Q: It would seem that ... not all misdemeanor arrests ... are weighted the same in your judgment. 

A: You are correct in that not all incidents can be viewed in the same light. Their are facts that are specific to each case that when you look at the totality of the information a decision is made as to suitability. 

Q: Given that the possession of a small amount of marijuana in Massachusetts has been decriminalized, could a person who is fined for (possessing) an ounce or less of marijuana be disqualified for an LTC in Worcester. 

A: A person that was arrested for a small amount of marijuana would not be summarily disqualified from obtaining an LTC. 

Q: As you know, kids can't choose their siblings and parents can't always prevent their children from acting stupidly or criminally. As such, could an LTC be denied to a person who grew up in a home with a sibling who is a felon, or to a parent who has a child with a criminal history? 

A: Same as with marijuana, a person with a clean record would not be disqualified because of their relationship with a person with a criminal record. 

There would need to be some other factual information that would justify a finding of being an unsuitable person for an LTC. The point to remember is that the licensing authority cannot be arbitrary, capricious or abuse their authority. Every applicant denied has the right to a hearing in District Court.


----------



## wwonka (Dec 8, 2010)

The right path? 
I guess if your anti 2nd amendment. 
He is Getting sued by his former employee who he refuses to give a ltc back to after losing the legal battle. 

Total Bullshit. 



Sent from my DROIDX using Tapatalk 2


----------



## Nightstalker (Jul 25, 2006)

In my book.... Gun licensing should be easy. The state already set criteria that all applicants must adhere to in order to obtain an Ltc. If you meet them, you get an unrestricted Ltc... If you don't, then you are denied. Enough of the games. 

I don't get how you can be charged yet not convicted of a crime but he can use it against you. You are innocent until proven guilty or want an LTC?

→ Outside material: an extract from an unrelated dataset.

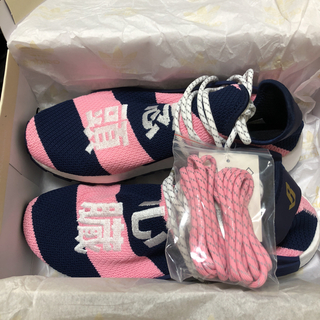 アディダス(adidas)のBILLIONAIRE BOYS CLUB × ADIDAS (スニーカー)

Sent from my Nexus 7 using Tapatalk HD


----------



## wwonka (Dec 8, 2010)

Nightstalker said:


> I don't get how you can be charged yet not convicted of a crime but he can use it against you. You are innocent until proven guilty or want an LTC?


Or on the job.

Sent from my DROIDX using Tapatalk 2


----------



## Dan Stark (Aug 2, 2005)

Nice to see what civil rights you pick and choose to defend Clive. Fucking hypocrite.


----------



## Pvt. Cowboy (Jan 26, 2005)

Amazing how Clive seems to always, ALWAYS bash the WPD every chance he gets, but now he and Gemme are BFF's? Yah okayyyyy...


----------



## Mr Scribbles (Jul 7, 2012)

With an attitude like that he may be looking to lateral to Boston! He'd fit right in with the progressive agenda to keep guns out of the hands of legitimate citizens (but not criminals of course-that's bad for business and disenfranchises Demcratic voters)


----------



## Killjoy (Jun 23, 2003)

They sure spend a lot of time discussing marijuana possession in reference to getting an LTC....I wonder what's in his pockets?



> By identifying unsuitable individuals we keep firearms out of the hands of people who should not have them and by placing reasonable restrictions on an LTC we limit the times and places those gun can be legally carried.


This is the crux of what makes getting a LTC A unfair in Massachusetts. Without clear limits set on what a chief can deny a LTC for, a chief can deny a LTC for essentially anything. Some chiefs, like Boston, adopt this policy in the wrongheaded belief it will somehow stop crime, even though places like Boston have the worst gun crime in the commonwealth. I wonder where these attitudes come from, as one only has to spend a small amount of time on the streets to figure out that LTC holders are almost never the problem; its the illegal guns being wielded by criminals, who have no intention of following laws.


----------



## mpd61 (Aug 7, 2002)

This guy must have lunch once a week with Glidden....


----------